Em 1969, os jovens Hélio Matheus e Édson Alencar compuseram a canção justamente nomeada Comunicação. “E na lua sou/mais um cosmonauta patrocinador/chego atrasado perco o meu amor/mais um anúncio sensacional”, cantava Vanusa na apresentação da música no V Festival da Música Brasileira da TV Record. Ficou em terceiro lugar (clique na imagem para assistir).

Tudo isso hoje parece muito distante, ainda mais quando, num clique, acessamos o mundo inteiro. Mas houve uma época em que a comunicação era uma novidade todos os dias, com descobertas e inovações que pareciam coisas de ficção científica.
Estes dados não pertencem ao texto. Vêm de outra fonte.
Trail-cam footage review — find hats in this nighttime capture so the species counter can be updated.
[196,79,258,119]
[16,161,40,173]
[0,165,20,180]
Como uma tal de Arpanet, criada em 1969, com a intenção de – vejam só – enviar por computadores mensagens escritas e pacotes de dados, interligando inicialmente universidades americanas. Ao acessar no computador ou no celular esse texto que está chegando ao seu final, talvez o leitor não se dê conta – tão simples e corriqueiro que é ligar a internet – de que isso só é possível graças a uma ousadia comunicacional e tecnológica de 50 anos atrás. Na verdade, mais uma entre tantas.